PCA-based dimensionality reduction may discard important gene expression information; superior alternatives warrant exploration.
The encoder relies on pretrained gene embeddings (scGPT), and the impact of alternative embeddings has not been thoroughly investigated.
An additive assumption is adopted for combinatorial perturbations, without modeling nonlinear interactions between perturbations.
Validation is limited to a small number of datasets; multi-time-point or spatial transcriptomics settings have not been addressed.

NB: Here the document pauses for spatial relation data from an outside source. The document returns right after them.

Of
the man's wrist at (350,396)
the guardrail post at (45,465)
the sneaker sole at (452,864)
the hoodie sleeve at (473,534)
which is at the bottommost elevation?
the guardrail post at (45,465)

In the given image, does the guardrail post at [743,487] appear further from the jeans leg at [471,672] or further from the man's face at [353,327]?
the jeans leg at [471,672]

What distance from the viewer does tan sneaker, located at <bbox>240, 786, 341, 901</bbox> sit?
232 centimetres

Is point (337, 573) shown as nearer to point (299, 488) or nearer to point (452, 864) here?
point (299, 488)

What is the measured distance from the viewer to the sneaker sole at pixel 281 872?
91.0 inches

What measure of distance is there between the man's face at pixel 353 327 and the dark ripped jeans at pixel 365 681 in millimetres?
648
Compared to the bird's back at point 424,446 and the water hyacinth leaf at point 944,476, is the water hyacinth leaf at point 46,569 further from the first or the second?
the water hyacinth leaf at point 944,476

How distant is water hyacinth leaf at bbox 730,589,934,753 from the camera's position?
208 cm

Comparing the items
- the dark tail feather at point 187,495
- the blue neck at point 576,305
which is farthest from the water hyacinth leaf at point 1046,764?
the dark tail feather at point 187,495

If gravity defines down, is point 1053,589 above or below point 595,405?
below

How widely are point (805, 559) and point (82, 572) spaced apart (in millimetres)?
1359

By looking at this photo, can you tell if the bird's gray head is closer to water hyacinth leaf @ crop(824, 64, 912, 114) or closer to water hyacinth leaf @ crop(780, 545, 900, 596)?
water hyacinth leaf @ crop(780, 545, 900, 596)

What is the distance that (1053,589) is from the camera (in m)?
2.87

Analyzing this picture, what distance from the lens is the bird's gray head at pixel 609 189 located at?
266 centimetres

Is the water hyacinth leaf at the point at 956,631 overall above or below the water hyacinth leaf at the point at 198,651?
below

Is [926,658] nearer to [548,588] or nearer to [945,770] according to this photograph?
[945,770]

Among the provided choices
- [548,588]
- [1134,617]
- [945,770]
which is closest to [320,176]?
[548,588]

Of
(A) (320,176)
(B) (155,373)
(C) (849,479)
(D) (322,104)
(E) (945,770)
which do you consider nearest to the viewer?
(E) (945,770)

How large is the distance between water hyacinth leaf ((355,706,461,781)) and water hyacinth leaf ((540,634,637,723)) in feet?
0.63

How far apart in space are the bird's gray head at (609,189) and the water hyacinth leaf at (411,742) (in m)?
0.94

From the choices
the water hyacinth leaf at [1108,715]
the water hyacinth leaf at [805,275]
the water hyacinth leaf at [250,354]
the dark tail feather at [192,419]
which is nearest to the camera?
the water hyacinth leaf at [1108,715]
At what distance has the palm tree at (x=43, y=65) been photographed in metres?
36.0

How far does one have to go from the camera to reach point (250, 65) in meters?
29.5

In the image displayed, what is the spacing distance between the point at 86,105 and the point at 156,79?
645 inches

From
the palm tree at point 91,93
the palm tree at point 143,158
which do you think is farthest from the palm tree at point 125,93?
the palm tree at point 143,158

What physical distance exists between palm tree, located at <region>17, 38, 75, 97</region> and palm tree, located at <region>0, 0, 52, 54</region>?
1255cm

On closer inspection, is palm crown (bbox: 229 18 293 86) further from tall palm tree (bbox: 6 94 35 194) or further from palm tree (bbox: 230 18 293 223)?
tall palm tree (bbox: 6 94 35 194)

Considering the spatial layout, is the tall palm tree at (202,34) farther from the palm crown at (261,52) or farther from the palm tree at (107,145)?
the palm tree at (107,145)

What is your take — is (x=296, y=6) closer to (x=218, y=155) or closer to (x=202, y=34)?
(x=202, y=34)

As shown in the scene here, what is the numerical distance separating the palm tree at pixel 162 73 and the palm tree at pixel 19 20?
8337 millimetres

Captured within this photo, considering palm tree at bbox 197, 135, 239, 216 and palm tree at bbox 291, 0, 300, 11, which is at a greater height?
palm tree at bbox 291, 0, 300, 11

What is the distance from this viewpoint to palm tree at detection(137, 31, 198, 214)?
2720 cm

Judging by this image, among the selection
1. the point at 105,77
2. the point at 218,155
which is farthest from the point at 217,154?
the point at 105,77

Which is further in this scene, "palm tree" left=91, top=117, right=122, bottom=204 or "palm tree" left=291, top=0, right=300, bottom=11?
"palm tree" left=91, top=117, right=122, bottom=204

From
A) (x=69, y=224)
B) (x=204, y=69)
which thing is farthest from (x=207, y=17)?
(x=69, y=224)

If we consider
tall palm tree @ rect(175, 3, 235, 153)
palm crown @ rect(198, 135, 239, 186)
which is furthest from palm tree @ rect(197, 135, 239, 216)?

PRESCRIBE extends the Natural Posterior Network (NatPN) to the multivariate setting, overcoming NatPN's inability to handle high-dimensional outputs.
The idea of using E-distance as an uncertainty proxy is generalizable to other domains, such as drug response prediction and protein engineering.
Insight: In bioinformatics, uncertainty estimation may be more valuable than accuracy alone, as it directly guides the allocation of experimental resources.

Rating¶

Novelty: ⭐⭐⭐⭐ The pseudo E-distance and multivariate NatPN extension are original contributions, though the deep evidential regression framework has prior precedents.
Experimental Thoroughness: ⭐⭐⭐⭐ Three datasets, multiple baselines, and comprehensive ablations; however, a broader range of perturbation types is lacking.
Writing Quality: ⭐⭐⭐⭐ Problem motivation and methodological rationale are clearly articulated, though the probabilistic notation is dense.
Value: ⭐⭐⭐⭐ Provides a much-needed uncertainty quantification tool for single-cell perturbation prediction.